# Emac mystery



## zoombini (Aug 18, 2003)

Looking for some help folks...maybe Ive missed something simple...

I have an Emac running OS 10.3.7 (128MB RAM, 30G HD, G4) that was running along nicely for 4 months. Then all of a sudden the spinning wheel of death appeared during start-up. It would just keep spinning and wouldn't boot into the OS atall. I zapped PRAM, booted into restore disk and ran disk first aid, then repaired permissions but to no avail. Tried booting into safe mode (didn't work) then tried fsck through single user mode but it just gives me the answer 'no boot volume'. This to me, would suggest a HD failure, however stick with me..........
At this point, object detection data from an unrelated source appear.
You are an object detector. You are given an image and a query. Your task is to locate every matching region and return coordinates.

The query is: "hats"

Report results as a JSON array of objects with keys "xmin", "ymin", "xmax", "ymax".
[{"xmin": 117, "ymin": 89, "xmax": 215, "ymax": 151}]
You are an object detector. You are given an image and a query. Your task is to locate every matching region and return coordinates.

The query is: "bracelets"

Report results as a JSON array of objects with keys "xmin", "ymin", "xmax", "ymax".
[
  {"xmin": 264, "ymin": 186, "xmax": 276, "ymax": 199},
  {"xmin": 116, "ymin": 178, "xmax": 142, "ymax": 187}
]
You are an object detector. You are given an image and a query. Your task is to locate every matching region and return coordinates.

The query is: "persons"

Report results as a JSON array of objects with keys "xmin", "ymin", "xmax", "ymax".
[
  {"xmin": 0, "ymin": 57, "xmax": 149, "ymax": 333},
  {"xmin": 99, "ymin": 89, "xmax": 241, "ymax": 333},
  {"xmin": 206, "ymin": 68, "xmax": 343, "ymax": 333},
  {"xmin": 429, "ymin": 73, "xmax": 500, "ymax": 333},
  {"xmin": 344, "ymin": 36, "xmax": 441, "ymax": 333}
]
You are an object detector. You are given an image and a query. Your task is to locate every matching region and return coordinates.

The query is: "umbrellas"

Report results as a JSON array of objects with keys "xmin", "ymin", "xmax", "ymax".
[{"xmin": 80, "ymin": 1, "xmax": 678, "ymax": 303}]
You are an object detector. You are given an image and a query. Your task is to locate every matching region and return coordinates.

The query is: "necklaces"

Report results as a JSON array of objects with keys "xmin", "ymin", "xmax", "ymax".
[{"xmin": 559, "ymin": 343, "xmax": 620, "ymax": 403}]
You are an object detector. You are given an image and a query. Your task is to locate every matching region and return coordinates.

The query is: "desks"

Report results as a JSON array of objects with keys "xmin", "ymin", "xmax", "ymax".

After trying all of the above, I tried a clean install of the OS. This worked wonders and brought the machine back to life. Therefore, I figured it wasnt a hardware fault but an OS fault? The machine has been working good as new For the last 2 weeks, then all of a sudden the continous spinning wheel has appeared again! Im back to square one.The Emac hardware test disk will not boot from CD either.

Any ideas appreciated...


----------



## MSY-Houston (Dec 5, 2004)

zoombini said:


> Looking for some help folks...maybe Ive missed something simple...
> 
> I have an Emac running OS 10.3.7 (128MB RAM, 30G HD, G4) that was running along nicely for 4 months. Then all of a sudden the spinning wheel of death appeared during start-up. It would just keep spinning and wouldn't boot into the OS atall. I zapped PRAM, booted into restore disk and ran disk first aid, then repaired permissions but to no avail. Tried booting into safe mode (didn't work) then tried fsck through single user mode but it just gives me the answer 'no boot volume'. This to me, would suggest a HD failure, however stick with me..........
> 
> ...


Still could be the hard disk. You might need to totally reformat that puppy. Or, consider the power supply. Not likely, but ya' never know...


----------